The number of people complaining about estate agents increased by 20% last year compared to 2018, show figures from The Property Ombudsman
The number of people complaining about estate agents increased by 20% last year compared to 2018, it has been revealed The Property Ombudsman (TPO).
This surprisingly large rise is part of a long-term trend that saw complaints rise by 40% between 2014 and 2018, and enquiries by 73%.
TPO says it handled 5,106 complaints during 2019 of which 1,669 were about agents involved in sales, 2,518 about lettings and 780 concerning residential leasehold management.
These cases were whittled down from 30,356 consumer enquiries, after which TPO instructed agents to pay awards worth £2.2 million of which 56% were paid by lettings agents.
The average sales award was £742 while the average lettings award totalled £635.
2019 was another busy year for TPO, says outgoing Property Ombudsman Katrine Sporle, who is due to step down in November this year, although no replacement has been announced yet.
Complaints ascended year on year again and we also saw the complexities of cases increase, particularly in the residential leasehold management field, Sporle said.

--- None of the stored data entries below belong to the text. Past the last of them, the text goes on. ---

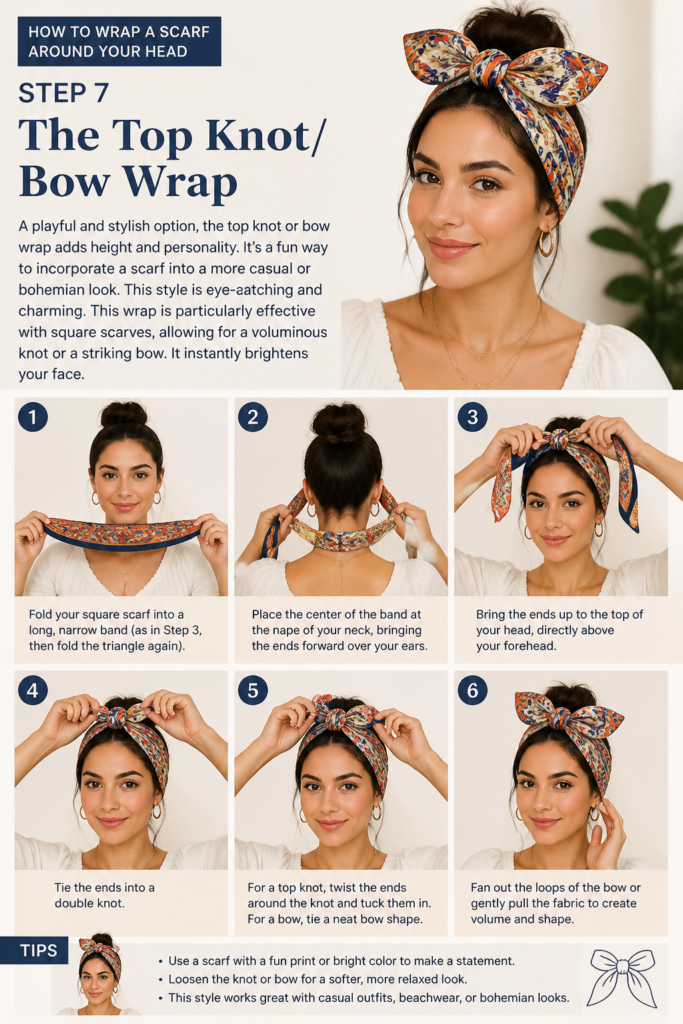 HOW TO WRAP A SCARF AROUND YOUR HEAD

STEP 7

The Top Knot/ Bow Wrap

A playful and stylish option, the top knot or bow wrap adds height and personality. It's a fun way to incorporate a scarf into a more casual or bohemian look. This style is eye-catching and charming. This wrap is particularly effective with square scarves, allowing for a voluminous knot or a striking bow. It instantly brightens your face.

1

Fold your square scarf into a long, narrow band (as in Step 3, then fold the triangle again).

2

Place the center of the band at the nape of your neck, bringing the ends forward over your ears.

3

Bring the ends up to the top of your head, directly above your forehead.

4

Tie the ends into a double knot.

5

For a top knot, twist the ends around the knot and tuck them in. For a bow, tie a neat bow shape.

6

Fan out the loops of the bow or gently pull the fabric to create volume and shape.

TIPS

• Use a scarf with a fun print or bright color to make a statement.
• Loosen the knot or bow for a softer, more relaxed look.
• This style works great with casual outfits, beachwear, or bohemian looks.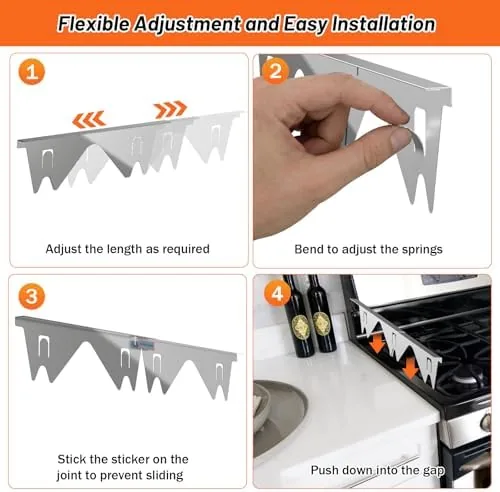 Flexible Adjustment and Easy Installation

1

Adjust the length as required

2

Bend to adjust the springs

3

Stick the sticker on the joint to prevent sliding

4

Push down into the gap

The not-for-profit organisation has also announced two initiatives including allowing agents to pay their subscription fees by Direct Debt.
Not only is this a cost effective method for TPO to collect payment but will also provide seamless renewal so agents can easily fulfil their obligations to be registered with a redress scheme, say Gerry Fitzjohn, Chair of TPO’s Finance & Performance Committee.
It has also developed a self-diagnostic tool to handle initial enquiries which is currently in its piloting phase but could be launched later this year.